Now, there is one decision-maker in charge. "The effectiveness and speed of developing things is much higher," says Mr Sattolo.
If there are technical barriers, Mr Sattolo can often adapt the HR process as a workaround.
One success was an internal job postings tool, which gives call centre agents an opportunity to move into other roles in the company. The new tool, developed by the combined HR/IT organisation, doubled responses to job adverts.
"Making people speak the same language was the hardest part, because IT and HR people are really different," Mr Sattolo says.
While HR people are good at listening, IT people aren't always good at talking, he says. "I remember many meetings where I was asking the questions because they were not talking to each other."
To help the HR and IT teams work together, he identified people who were not closely associated with either discipline to lead the multidisciplinary teams. "It's like a judge who makes them negotiate to find the proper solution," he says.
David D'Souza is director of profession at the CIPD, the professional body for HR and people development.
He sounds a note of caution about the trend: "The skillsets of the two professions are complementary, and don't have much overlap. Complex people issues require an understanding of organisational and situational factors, different to the specialist expertise required in IT.
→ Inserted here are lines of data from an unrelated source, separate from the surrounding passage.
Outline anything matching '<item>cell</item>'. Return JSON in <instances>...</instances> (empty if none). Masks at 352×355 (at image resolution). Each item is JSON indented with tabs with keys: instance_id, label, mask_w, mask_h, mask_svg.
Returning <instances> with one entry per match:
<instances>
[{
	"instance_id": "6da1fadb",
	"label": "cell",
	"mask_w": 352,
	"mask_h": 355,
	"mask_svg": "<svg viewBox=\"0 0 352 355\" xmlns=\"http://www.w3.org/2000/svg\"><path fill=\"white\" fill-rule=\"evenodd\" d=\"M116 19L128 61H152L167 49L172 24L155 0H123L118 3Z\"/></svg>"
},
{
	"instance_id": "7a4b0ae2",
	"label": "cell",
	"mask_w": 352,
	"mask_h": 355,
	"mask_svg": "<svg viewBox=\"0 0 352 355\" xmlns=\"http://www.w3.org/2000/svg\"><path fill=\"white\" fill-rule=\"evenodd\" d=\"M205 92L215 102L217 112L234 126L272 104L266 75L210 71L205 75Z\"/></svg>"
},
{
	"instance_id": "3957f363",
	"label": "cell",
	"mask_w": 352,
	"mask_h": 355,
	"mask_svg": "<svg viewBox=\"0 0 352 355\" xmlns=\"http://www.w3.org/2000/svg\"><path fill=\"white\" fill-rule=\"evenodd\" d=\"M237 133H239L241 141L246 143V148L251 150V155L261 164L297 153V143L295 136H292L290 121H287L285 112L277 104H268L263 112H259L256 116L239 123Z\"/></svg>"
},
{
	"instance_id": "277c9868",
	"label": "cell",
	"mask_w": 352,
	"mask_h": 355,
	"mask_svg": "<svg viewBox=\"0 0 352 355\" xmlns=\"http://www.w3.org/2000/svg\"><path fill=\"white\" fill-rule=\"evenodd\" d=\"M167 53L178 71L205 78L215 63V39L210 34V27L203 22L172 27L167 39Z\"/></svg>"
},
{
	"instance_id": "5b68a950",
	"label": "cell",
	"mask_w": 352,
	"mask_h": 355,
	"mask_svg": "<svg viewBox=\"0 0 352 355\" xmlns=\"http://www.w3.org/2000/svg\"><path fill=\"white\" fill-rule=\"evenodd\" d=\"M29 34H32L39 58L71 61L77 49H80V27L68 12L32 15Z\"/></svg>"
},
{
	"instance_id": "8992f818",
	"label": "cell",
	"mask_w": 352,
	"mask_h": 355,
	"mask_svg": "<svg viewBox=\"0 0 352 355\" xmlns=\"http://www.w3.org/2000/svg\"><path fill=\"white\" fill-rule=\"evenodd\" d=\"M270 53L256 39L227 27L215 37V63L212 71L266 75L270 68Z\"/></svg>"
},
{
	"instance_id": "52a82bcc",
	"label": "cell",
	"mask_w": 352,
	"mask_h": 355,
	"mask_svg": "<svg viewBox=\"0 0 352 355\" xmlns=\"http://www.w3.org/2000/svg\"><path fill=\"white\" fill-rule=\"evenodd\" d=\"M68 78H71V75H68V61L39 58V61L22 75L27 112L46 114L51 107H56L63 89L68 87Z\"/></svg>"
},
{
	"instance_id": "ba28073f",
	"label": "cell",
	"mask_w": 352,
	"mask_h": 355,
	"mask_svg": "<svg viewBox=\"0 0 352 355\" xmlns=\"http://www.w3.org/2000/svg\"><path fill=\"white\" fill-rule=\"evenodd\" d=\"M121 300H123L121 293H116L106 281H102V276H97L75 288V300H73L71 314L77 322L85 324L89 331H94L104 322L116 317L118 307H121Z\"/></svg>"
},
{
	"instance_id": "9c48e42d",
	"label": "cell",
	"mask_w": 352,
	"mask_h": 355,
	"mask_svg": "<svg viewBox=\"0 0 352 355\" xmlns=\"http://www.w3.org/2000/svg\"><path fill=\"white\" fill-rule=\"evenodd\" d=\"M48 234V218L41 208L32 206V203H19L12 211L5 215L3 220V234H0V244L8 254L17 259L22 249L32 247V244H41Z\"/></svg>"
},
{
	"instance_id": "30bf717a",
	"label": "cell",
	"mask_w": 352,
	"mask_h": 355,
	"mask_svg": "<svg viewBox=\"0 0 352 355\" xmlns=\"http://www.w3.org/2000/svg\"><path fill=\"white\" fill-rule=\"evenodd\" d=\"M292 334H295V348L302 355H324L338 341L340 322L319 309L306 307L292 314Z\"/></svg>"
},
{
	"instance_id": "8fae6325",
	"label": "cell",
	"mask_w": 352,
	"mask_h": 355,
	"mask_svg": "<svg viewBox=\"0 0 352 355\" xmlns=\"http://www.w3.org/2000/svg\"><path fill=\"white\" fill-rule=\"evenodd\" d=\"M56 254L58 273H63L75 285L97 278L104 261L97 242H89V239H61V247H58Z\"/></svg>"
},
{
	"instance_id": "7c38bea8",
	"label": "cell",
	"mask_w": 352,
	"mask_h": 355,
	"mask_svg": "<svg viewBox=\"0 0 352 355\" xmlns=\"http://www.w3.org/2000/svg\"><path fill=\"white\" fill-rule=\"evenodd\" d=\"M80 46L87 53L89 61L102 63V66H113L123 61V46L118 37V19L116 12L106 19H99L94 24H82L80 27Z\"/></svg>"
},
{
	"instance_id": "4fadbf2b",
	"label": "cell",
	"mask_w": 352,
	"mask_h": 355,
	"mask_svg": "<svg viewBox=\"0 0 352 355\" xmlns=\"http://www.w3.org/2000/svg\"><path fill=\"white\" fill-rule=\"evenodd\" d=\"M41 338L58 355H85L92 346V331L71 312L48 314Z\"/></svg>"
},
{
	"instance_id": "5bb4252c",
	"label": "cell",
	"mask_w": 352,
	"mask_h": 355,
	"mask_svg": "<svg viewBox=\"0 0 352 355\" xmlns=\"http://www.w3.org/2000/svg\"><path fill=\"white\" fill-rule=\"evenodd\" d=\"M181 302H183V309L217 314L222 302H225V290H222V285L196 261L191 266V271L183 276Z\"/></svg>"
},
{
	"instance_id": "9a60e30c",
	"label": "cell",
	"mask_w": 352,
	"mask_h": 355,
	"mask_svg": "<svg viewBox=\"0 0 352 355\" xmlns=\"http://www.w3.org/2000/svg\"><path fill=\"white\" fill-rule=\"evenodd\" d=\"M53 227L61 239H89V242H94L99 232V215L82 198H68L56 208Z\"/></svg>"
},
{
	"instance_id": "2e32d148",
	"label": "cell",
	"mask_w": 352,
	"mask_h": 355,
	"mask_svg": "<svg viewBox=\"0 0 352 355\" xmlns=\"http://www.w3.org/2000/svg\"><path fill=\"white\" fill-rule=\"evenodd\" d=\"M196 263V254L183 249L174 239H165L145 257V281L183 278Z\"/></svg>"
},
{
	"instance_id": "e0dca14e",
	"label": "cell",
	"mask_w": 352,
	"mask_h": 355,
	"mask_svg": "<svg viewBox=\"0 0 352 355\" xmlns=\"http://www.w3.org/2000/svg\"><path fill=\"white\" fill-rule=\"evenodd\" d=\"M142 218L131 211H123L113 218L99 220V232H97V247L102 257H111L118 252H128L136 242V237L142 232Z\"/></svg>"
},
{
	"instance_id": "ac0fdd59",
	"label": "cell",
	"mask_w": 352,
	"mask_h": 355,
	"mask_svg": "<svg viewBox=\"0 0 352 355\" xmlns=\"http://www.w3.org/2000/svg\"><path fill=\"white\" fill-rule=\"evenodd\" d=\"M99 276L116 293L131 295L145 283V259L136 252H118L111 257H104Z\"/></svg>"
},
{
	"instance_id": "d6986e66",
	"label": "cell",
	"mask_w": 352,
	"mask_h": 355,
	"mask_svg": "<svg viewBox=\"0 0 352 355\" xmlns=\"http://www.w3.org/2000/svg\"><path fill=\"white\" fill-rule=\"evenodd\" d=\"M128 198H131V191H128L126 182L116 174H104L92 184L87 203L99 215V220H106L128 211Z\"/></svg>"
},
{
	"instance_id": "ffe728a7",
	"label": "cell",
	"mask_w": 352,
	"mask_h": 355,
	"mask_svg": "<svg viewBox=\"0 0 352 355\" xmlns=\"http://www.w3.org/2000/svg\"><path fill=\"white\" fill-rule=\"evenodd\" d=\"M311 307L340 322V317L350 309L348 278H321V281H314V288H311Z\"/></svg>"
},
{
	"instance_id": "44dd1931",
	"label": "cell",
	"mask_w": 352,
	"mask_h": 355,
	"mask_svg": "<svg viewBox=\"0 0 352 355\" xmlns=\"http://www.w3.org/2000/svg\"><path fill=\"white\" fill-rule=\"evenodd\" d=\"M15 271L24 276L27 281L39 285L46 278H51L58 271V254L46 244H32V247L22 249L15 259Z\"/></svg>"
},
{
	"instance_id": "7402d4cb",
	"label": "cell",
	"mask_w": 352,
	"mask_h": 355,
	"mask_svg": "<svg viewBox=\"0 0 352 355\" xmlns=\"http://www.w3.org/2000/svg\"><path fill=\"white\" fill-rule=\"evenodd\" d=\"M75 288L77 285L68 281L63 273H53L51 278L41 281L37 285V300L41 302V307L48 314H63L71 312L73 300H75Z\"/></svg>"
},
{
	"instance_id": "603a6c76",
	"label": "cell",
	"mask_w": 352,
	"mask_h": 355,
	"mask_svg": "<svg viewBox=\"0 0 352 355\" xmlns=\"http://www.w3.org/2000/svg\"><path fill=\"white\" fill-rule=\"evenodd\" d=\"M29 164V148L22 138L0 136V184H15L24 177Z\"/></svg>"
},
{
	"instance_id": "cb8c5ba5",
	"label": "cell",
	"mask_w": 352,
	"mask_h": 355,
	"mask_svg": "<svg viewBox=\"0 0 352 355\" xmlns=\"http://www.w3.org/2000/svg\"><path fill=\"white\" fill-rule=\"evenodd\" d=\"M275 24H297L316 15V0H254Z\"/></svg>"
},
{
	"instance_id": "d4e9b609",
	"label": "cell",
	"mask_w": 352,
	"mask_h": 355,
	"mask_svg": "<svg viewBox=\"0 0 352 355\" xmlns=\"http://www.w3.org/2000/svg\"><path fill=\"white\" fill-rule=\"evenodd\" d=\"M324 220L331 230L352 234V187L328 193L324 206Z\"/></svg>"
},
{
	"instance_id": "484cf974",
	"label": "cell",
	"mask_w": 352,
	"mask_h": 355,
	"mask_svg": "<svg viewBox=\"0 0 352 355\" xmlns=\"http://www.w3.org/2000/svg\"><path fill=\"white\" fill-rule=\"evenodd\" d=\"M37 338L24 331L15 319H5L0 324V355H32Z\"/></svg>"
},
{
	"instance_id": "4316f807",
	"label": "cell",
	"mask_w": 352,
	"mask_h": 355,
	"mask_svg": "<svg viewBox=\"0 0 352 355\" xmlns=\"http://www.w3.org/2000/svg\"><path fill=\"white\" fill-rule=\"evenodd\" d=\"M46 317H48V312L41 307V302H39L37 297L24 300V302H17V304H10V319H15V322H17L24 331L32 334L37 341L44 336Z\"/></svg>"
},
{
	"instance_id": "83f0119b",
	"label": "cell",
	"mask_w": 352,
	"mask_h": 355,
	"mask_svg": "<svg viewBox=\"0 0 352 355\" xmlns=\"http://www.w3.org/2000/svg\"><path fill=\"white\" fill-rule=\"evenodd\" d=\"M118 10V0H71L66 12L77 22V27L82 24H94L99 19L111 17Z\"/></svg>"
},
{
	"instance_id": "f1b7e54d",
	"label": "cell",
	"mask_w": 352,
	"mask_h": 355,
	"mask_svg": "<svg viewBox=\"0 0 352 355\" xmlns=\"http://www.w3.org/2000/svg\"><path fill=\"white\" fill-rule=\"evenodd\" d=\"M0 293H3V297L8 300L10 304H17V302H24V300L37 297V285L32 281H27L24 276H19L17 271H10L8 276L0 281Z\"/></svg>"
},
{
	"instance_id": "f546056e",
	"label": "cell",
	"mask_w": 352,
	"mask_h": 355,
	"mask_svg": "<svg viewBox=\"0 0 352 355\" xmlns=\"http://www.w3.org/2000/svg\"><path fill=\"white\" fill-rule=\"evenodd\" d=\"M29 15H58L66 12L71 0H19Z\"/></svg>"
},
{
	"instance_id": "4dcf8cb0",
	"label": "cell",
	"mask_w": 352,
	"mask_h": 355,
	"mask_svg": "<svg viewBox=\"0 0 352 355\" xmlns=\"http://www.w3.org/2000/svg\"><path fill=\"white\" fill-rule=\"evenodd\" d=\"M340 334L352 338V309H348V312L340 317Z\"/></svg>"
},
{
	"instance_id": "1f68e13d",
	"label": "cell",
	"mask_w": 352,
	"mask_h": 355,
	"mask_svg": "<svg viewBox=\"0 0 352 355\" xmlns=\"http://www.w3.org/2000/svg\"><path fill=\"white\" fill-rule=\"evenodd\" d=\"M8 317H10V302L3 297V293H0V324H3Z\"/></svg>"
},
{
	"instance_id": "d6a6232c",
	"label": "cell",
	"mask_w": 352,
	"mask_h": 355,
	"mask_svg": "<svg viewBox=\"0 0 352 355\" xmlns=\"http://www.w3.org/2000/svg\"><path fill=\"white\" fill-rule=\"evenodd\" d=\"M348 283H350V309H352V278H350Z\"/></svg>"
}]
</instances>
"Greater collaboration between HR and IT makes sense, leaning into the strengths of each discipline, but merging the departments risks losing or diluting the specialist expertise organisations need to thrive."

Bianca Zwart is chief strategy officer at online bank Bunq, where the IT and people team sit within the same bigger team.
She says it makes sense to have them together because both IT and HR are building systems that support the rest of the business.
Like many firms, Bunq is trying to work out how AI and humans will best work together.
They are betting that a good way to do that is to have IT and HR working closer together.
"In that sense, it's like a natural merger."
No one person is responsible for working out whether a task should be performed by a human or AI at Bunq.
The company aims to make its 700-plus people self-sufficient, building the automations and AI processes they need themselves.
Bunq is on track to automate 90% of its operations by the end of 2025, but has not made redundancies and continues to hire new employees.
"In any company, people need to understand that they need to work in a completely different way moving forward," she says. "AI will be taking away the repetitive tasks so they can focus on the more complex problems."